• [Given passage]
[start]
On Interleaving

This post summarises some concepts around interleaving. Take away for me in the topic is realisation that in some cases interleaving can be conclusive while a/b test is not. (examples of search improvement on small % of queries) and the intuition that why it converges faster. Also there is a broader topic – design of experiments. It is generally used in search systems and recommender systems. Both can come under umbrella of retrieval systems.

What is interleaving ?

  • It is a method to evaluate ranking system.
  • If we want to measure effectiveness of two ranker, we prepare a merged list and observe customer’s interaction on that.

Why do we need interleaving ?

  • It allows us to experiment faster.
    • It converges faster than a/b tests
  • For search systems many times a/b test might not converge at all
    • Say an improvement is affecting small % of search queries
  • Search system has low convergence say 4 %. How to measure algorithm that improves 0.5 % on top of that.
    • Lots of impressions are needed for convergence in a/b test.

Illustrative Examples

  • Shoe
    • Suppose for a given shoe design we have two compelling soles, we want to measure which one has better resistance to wear/tear
    • We have 100 people to test on
    • option 1 – classic a/b test
      • 50 people get each type of shoes
      • Two variability
        • How active the person under tests it
        • Quality of sole
    • option 2 – interleaved test
      • Different sole in left and right pair of shoe
      • Just one variability
        • Quality of sole
  • Soda [0]
    • We want to test what is more popular among population – Pepsi or Coke ?
    • option 1 – classic a/b test
      • Split population into two groups
        • One group receives Pepsi
        • Another one receives Coke
      • Measure soda consumption between two
      • Variability
        • Wide variation in soda consumption habit
        • Heavy soda consumer would be small % of population but large % of contributor
    • option 2 – interleaving
      • Allow people to choose either Pepsi or Coke.
      • Don’t mark a label, but can be visually distinguishable

For some tests interleaving is not possible.

  • In the shoe examples instead of sole, if we have two different design of shoe
  • In search systems, if you are changing some UI elements

Two tests Netflix did while introducing new interleaving system

  1. Compare sensitivity against traditional a/b tests [0]
    1. Before the test it was known that algorithm B is better than A
    2. They measure no of impressions it took to converge

2. Correlation of interleaving result with a/b tests [0]

On Metrics

  • Search systems have business metric like conversion & revenue
  • Netflix has business metrics like retention and streaming hours

Reference

[0] Netflix blog
[end]
Saved data entries
[start]
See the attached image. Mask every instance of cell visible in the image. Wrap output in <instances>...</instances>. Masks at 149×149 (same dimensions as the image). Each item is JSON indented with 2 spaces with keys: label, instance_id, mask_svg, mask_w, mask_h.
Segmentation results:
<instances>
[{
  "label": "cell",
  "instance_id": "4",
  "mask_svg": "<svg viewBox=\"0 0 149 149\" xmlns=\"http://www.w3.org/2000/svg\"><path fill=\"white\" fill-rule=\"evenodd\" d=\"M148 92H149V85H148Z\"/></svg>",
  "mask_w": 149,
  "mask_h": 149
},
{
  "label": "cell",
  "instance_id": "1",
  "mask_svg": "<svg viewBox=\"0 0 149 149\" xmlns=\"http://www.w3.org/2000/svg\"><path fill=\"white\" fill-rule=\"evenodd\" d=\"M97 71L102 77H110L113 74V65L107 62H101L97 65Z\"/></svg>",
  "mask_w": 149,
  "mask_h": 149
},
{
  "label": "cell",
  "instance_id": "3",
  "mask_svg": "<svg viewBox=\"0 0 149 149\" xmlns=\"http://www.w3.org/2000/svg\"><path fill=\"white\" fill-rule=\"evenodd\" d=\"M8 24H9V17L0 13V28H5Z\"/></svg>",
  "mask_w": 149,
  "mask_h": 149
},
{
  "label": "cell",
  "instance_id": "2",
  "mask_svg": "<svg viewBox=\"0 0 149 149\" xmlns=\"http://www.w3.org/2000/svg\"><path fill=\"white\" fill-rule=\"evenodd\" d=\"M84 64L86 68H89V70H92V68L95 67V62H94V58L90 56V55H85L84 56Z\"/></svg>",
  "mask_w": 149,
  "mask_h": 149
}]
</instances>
[end]
• [What is asked]
a - Name every business metric that the interleaving post mentions for search systems and for Netflix.
b - Lay out the lines of the entries with mask outlines as a numbered list, skipping any blank lines.

• [Outputs for the tasks]
a - Conversion, revenue, retention and streaming hours.

b -
1. See the attached image. Mask every instance of cell visible in the image. Wrap output in <instances>...</instances>. Masks at 149×149 (same dimensions as the image). Each item is JSON indented with 2 spaces with keys: label, instance_id, mask_svg, mask_w, mask_h.
2. Segmentation results:
3. <instances>
4. [{
5.   "label": "cell",
6.   "instance_id": "4",
7.   "mask_svg": "<svg viewBox=\"0 0 149 149\" xmlns=\"http://www.w3.org/2000/svg\"><path fill=\"white\" fill-rule=\"evenodd\" d=\"M148 92H149V85H148Z\"/></svg>",
8.   "mask_w": 149,
9.   "mask_h": 149
10. },
11. {
12.   "label": "cell",
13.   "instance_id": "1",
14.   "mask_svg": "<svg viewBox=\"0 0 149 149\" xmlns=\"http://www.w3.org/2000/svg\"><path fill=\"white\" fill-rule=\"evenodd\" d=\"M97 71L102 77H110L113 74V65L107 62H101L97 65Z\"/></svg>",
15.   "mask_w": 149,
16.   "mask_h": 149
17. },
18. {
19.   "label": "cell",
20.   "instance_id": "3",
21.   "mask_svg": "<svg viewBox=\"0 0 149 149\" xmlns=\"http://www.w3.org/2000/svg\"><path fill=\"white\" fill-rule=\"evenodd\" d=\"M8 24H9V17L0 13V28H5Z\"/></svg>",
22.   "mask_w": 149,
23.   "mask_h": 149
24. },
25. {
26.   "label": "cell",
27.   "instance_id": "2",
28.   "mask_svg": "<svg viewBox=\"0 0 149 149\" xmlns=\"http://www.w3.org/2000/svg\"><path fill=\"white\" fill-rule=\"evenodd\" d=\"M84 64L86 68H89V70H92V68L95 67V62H94V58L90 56V55H85L84 56Z\"/></svg>",
29.   "mask_w": 149,
30.   "mask_h": 149
31. }]
32. </instances>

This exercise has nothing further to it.